Exercise objective
In the listing below, find the line containing "Cavallo marrone Caesar piccolo" and the line containing "soku_36702.jpg :: 動物 鳥 野鳥 自然の鳥 オオルリ", then copy exactly everything from the first through the second, except the pictures.

Data to process

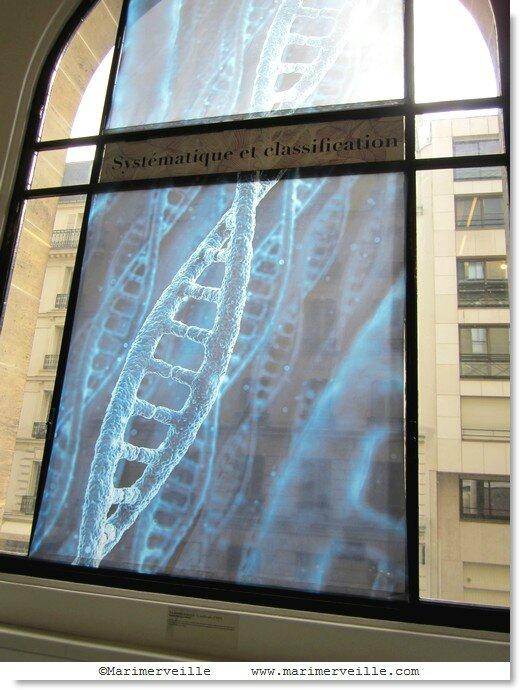 une histoire d'ADN - galerie botanique - Marimerveille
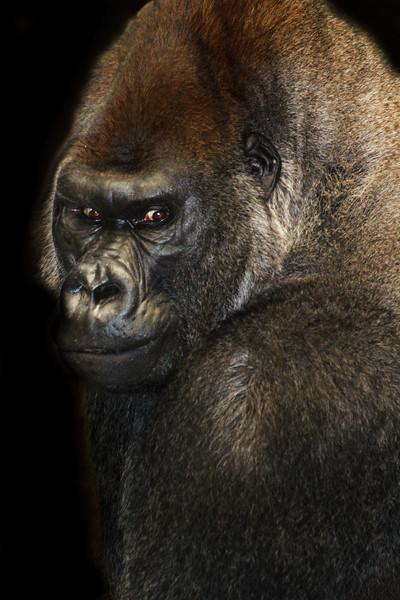 JoJo - Silverback Gorilla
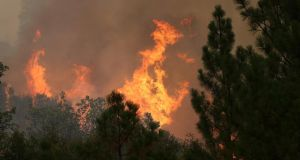 The Rim Fire consumes trees near Groveland, California yesterday. Photograph: Justin Sullivan/Getty Images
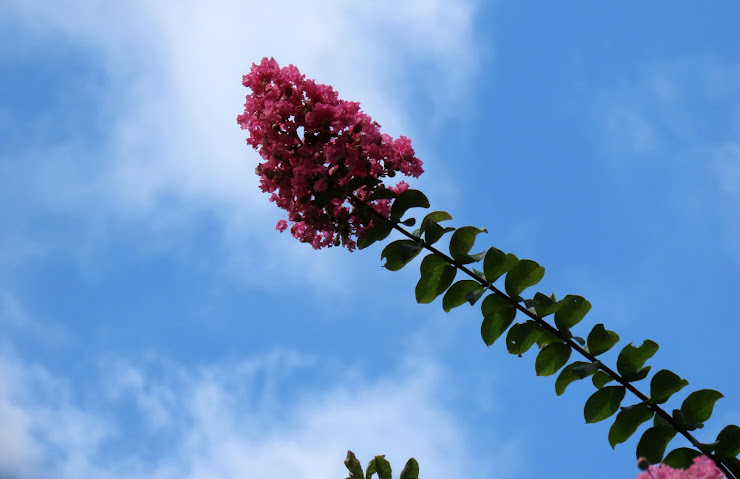 空に突き出るサルスベリの花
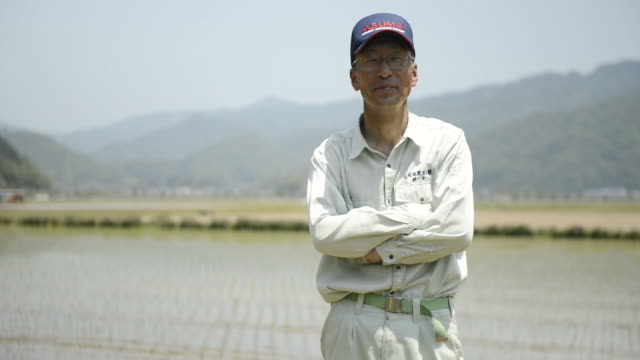 MS Shot of Senior Man stands in footpath between rice fields / Toyooka, Hyogo, Japan
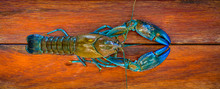 A Crayfish Also Known As A (yabbie) With Blue Claws On A Wooden Chopping Board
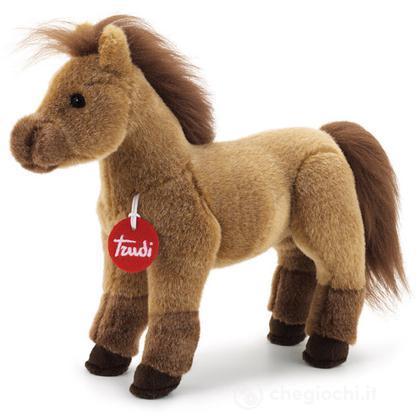 Cavallo marrone Caesar piccolo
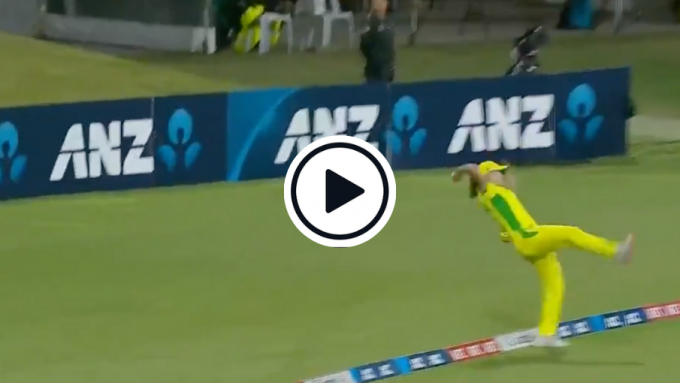 Watch: Ellyse Perry produces stunning boundary save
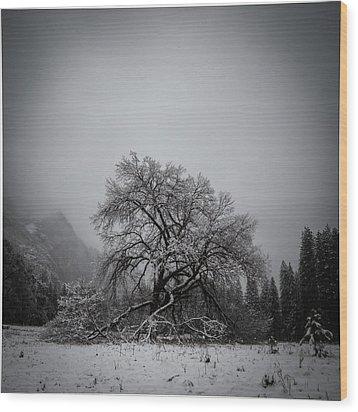 A Magic Tree Wood Print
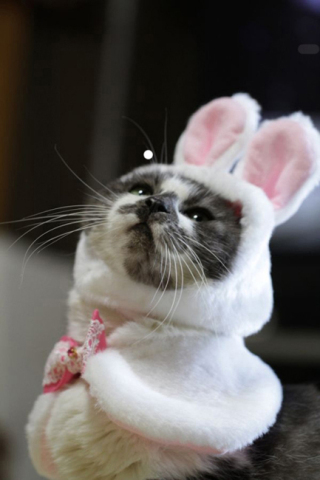 Cat Praying in Easter Bunny Costume: Source: HerCampuslife.com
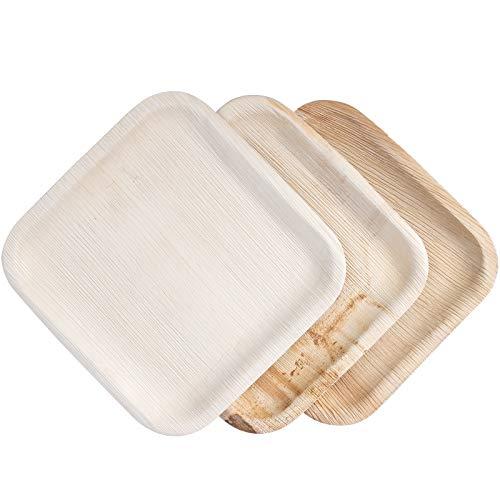 IMSCO Palmblatt-Einwegteller | 25 Teller quadratisch 25x25cm | hochwertig, unbehandelt, umweltfreundlich, biologisch, kompostierbar, Wegwerf-Geschirr
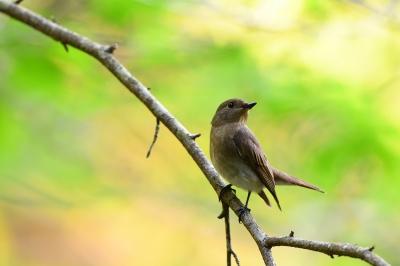 soku_36702.jpg :: 動物 鳥 野鳥 自然の鳥 オオルリ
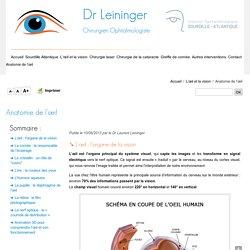 Anatomie et fonctionnement de l'œil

Task response
 Cavallo marrone Caesar piccolo
 Watch: Ellyse Perry produces stunning boundary save
 A Magic Tree Wood Print
 Cat Praying in Easter Bunny Costume: Source: HerCampuslife.com
 IMSCO Palmblatt-Einwegteller | 25 Teller quadratisch 25x25cm | hochwertig, unbehandelt, umweltfreundlich, biologisch, kompostierbar, Wegwerf-Geschirr
 soku_36702.jpg :: 動物 鳥 野鳥 自然の鳥 オオルリ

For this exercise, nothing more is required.